Besides, I have also in hand the ruling of the Hon’ble Apex Court in Dai Ichi Karkaria case whereby it was observed that the judgement relating to the Income Tax or other statutes have no relevance while considering a provision in an Excise statute. Even though we are not concerned in the matter in hand regarding the interpretation of any statutory provision in Customs Act as such, to ascertain the scope of powers of the statutory authorities functioning under the Customs Act, we cannot have assistance of the decision which was delivered in relation to the scope of powers of the authorities functioning under Income Tax Act or other taxing statutes. Having said so, I am also guided by the Larger Bench decision in the case Sun Pharmaceuticals Industries Ltd. v. Commissioner [2005 (185) E.L.T. 253 (Tribunal-LB)], which has also been relied upon by the Tribunal in the aforesaid case of International Industrial Cases Ltd., which reads as under:

“In the light of what has been discussed above, on the basis of the above referred two judgments of the Gujarat High Court, which are under different Tax statute, interest on delayed payment of interest, cannot be held to be permissible under the Central excise Act and the Rules made thereunder, for want of any specific provision in the Act or the Rules. Therefore, the Tribunal has no power to award such interest to the assessee. The law laid down in Hindustan Motors v. C.C.E. (supra), to the contrary, being not a good law, stands overruled. The reference stands accordingly answered”.

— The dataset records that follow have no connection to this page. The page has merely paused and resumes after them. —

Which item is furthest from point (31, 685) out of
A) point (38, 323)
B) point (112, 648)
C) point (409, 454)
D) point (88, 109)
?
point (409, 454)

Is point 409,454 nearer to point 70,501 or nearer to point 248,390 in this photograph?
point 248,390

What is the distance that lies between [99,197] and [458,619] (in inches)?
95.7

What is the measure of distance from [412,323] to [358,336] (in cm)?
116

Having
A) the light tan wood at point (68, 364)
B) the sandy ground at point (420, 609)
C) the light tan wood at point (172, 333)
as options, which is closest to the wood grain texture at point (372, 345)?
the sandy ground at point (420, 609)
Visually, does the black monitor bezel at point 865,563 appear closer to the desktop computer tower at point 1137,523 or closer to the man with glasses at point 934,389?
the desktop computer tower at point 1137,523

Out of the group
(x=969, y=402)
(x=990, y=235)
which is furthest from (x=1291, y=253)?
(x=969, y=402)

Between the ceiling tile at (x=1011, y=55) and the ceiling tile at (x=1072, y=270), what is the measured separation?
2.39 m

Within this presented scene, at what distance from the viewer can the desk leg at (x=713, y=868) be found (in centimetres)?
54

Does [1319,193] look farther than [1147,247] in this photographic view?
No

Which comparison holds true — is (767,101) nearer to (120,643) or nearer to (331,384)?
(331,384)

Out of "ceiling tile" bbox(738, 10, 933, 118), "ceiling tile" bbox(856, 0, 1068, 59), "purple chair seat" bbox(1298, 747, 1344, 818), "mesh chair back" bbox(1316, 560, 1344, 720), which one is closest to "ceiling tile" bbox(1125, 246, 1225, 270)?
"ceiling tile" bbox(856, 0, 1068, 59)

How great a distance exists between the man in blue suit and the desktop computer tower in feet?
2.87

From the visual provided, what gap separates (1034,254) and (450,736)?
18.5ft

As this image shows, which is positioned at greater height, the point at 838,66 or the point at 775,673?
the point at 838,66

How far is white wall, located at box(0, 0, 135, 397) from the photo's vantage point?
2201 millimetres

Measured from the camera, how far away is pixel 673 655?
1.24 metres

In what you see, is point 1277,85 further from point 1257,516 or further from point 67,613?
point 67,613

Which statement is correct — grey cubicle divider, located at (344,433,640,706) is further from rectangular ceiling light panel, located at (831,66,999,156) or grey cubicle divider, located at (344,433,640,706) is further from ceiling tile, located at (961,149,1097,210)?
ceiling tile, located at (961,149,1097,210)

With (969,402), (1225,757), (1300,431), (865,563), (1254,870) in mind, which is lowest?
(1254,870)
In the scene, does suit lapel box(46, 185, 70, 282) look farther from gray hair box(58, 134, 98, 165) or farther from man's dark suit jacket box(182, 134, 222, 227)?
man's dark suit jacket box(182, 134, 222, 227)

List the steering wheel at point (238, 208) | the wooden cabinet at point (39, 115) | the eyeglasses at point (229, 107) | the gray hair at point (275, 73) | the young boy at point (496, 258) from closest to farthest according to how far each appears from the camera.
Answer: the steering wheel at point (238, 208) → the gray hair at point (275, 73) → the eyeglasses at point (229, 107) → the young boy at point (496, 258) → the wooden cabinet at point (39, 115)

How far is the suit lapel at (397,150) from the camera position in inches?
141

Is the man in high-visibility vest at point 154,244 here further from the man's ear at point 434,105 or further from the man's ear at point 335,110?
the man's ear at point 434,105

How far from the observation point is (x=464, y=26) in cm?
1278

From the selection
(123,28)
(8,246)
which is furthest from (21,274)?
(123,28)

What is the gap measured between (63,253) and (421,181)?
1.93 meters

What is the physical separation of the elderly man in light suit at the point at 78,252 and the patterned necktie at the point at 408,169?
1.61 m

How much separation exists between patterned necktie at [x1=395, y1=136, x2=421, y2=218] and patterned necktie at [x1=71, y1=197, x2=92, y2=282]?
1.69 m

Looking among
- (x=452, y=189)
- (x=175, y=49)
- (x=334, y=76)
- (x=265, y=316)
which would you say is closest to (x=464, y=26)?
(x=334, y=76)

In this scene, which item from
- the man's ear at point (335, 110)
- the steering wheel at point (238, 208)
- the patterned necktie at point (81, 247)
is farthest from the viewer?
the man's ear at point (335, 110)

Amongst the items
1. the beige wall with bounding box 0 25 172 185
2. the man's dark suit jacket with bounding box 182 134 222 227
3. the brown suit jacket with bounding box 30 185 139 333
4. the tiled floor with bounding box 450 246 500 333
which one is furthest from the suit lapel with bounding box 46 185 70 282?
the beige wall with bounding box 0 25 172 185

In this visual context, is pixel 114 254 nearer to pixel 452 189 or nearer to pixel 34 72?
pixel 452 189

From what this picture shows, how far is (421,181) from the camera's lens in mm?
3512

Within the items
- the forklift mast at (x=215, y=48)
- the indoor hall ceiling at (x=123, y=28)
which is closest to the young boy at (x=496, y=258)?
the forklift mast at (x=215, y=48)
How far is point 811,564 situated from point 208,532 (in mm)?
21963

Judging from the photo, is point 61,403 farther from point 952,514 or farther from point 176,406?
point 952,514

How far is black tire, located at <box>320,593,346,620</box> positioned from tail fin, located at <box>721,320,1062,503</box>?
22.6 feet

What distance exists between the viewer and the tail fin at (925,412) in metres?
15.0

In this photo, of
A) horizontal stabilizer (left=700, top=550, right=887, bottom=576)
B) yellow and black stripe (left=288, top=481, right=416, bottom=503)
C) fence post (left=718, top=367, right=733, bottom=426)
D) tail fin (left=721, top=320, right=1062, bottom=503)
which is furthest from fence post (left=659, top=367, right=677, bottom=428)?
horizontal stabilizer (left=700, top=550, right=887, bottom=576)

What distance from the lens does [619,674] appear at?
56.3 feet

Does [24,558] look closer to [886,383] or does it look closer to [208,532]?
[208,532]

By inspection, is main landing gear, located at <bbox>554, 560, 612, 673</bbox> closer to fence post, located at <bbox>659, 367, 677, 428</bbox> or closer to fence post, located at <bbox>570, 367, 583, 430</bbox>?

The provisions of Central Excise Act, 1944 and the Customs Act, 1962, relating to interest on delayed payment of refunds, are in pari materia, and hence this decision can be squarely made applicable to the present case. Being a creature of statute, I hold that the Commissioner (Appeals) has no power to award interest on the interest amount to the appellant.

From the above finding of the learned Commissioner (Appeals) it can be seen that Learned Commissioner (Appeals) has concluded that being a creature of the statute he has no power to allow interest on interest amount to the appellant. We do not find any infirmity in the above finding. Even this Tribunal also being a creature under statute of customs Act cannot decide anything beyond the provisions of the statue of the Customs Act. There is no statutory provision for granting the interest on interest. Therefore, the decision on this issue by the Learned Commissioner (Appeals) is legal and correct.

5. As per our above discussion and finding we concur with the Commissioner (Appeals) on the issue of rate of interest and interest on interest. However, we do not agree with the order of the Commissioner (Appeals) regarding the first issue.

6. Accordingly, the impugned order stands modified. Appeal is partly allowed in above terms.